Right now, says John Landis, a professor of city and regional planning at the University of Pennsylvania, Philadelphia's approach to property development is progressive on paper. If a developer wants to embark on a project that isn't up to code — and the vast majority of them are not — they must apply for a variance. To get that variance from the Zoning Board, he must obtain a letter from the neighborhood's Registered Community Organization, or RCO, which engages with the community, provides feedback, and either supports the project or doesn't.
But not all RCOs are created equal and many projects can be approved without their support. Take the Temple football stadium, for example. The project is roiling residents' tempers; though no residents would be displaced, neighbors fear rowdy crowds and higher rents and complain that besides students, the university has not engaged the community in its planning.

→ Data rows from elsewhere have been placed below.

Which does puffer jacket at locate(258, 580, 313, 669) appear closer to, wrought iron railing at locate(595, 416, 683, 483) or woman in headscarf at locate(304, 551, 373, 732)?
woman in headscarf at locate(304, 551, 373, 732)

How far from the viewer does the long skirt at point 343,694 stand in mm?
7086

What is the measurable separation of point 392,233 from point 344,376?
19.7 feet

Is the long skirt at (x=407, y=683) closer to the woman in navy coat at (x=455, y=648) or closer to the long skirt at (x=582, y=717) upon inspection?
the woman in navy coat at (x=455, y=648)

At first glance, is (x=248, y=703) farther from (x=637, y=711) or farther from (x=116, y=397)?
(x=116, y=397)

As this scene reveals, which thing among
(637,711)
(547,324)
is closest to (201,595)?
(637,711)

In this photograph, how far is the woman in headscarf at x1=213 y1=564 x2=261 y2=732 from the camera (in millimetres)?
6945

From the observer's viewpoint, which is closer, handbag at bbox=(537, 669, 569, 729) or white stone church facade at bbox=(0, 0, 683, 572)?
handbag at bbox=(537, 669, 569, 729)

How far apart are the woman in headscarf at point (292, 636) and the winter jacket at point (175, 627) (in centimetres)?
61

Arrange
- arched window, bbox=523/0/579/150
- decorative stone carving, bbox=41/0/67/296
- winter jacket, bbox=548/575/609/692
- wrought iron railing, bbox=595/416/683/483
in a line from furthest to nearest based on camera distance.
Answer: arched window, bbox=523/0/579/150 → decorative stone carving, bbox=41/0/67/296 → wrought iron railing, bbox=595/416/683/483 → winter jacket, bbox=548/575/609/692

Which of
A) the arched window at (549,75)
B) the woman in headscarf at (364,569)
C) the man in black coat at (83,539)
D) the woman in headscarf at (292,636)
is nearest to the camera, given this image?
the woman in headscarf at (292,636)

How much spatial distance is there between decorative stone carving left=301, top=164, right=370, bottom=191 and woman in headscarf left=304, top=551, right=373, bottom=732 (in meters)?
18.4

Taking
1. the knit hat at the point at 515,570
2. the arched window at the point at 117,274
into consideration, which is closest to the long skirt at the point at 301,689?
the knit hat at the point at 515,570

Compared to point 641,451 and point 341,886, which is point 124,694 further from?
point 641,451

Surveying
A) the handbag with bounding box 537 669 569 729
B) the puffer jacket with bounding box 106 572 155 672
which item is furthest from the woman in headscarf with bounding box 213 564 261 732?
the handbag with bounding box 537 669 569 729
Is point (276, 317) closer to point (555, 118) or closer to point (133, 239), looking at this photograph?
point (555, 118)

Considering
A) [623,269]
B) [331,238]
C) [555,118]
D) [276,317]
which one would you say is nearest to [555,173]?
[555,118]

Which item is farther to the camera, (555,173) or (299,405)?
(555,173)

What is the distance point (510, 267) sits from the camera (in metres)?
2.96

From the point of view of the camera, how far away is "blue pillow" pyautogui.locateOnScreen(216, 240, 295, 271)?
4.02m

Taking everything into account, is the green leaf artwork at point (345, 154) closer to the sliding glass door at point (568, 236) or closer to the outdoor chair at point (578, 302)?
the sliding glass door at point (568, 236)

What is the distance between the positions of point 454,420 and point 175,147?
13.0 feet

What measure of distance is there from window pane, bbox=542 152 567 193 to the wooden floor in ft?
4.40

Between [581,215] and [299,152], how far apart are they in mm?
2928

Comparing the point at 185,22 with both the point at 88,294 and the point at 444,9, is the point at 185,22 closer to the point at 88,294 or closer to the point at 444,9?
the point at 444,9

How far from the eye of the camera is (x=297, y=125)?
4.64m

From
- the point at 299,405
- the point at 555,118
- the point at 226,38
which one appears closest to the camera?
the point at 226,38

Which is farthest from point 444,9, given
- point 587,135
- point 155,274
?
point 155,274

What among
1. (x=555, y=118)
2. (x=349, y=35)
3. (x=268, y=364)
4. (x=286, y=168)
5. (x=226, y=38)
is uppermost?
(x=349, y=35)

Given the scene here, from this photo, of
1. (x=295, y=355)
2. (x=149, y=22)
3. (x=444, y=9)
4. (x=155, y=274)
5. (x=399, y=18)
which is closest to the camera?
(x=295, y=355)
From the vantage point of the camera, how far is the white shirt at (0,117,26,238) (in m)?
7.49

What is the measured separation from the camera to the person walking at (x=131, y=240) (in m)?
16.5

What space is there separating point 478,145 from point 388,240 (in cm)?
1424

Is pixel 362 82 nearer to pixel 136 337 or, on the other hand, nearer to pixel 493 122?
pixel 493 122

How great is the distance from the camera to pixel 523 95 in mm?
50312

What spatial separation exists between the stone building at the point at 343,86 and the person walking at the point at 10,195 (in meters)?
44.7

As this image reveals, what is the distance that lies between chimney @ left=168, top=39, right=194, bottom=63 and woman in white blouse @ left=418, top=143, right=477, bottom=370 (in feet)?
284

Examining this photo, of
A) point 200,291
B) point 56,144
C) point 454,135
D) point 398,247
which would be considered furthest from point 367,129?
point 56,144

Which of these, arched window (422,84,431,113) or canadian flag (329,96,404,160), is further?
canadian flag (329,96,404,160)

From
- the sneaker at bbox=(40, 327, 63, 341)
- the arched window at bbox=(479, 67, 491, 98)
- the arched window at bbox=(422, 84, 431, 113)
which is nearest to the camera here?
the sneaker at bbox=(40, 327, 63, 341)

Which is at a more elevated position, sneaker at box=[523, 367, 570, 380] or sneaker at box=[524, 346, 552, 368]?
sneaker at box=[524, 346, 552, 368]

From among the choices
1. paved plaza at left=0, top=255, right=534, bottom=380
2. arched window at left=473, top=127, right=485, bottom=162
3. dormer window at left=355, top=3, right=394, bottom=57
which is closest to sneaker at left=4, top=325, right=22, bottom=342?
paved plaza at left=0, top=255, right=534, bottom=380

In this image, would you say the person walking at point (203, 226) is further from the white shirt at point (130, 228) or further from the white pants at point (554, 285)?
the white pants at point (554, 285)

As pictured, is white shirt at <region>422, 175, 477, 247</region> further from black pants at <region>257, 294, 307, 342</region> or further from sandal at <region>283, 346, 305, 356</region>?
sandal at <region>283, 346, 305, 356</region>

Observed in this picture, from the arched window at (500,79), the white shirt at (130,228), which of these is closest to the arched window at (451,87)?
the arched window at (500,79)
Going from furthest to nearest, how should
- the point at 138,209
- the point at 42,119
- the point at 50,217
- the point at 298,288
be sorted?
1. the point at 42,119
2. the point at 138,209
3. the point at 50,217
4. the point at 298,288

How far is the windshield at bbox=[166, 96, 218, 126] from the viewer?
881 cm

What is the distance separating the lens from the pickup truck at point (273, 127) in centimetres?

Ensuring collaboration would mean a shift in how planning happens in Philadelphia. Landis says the best way would be for the city to hire urban design consultants to work with RCOs to bring the ideas of community members to fruition, something Vancouver, British Columbia, has dabbled with. Otherwise, the work is simply "an exercise in community aspiration."
In Portland, Goughnour acknowledges that it will take more than just changing the planning process to ensure people can stay in their homes. She has also begun tackling the problem in other ways, by setting up community markets allow black small-business owners to build financial capital and starting a collective that supports black women in Portland creating or scaling up small businesses.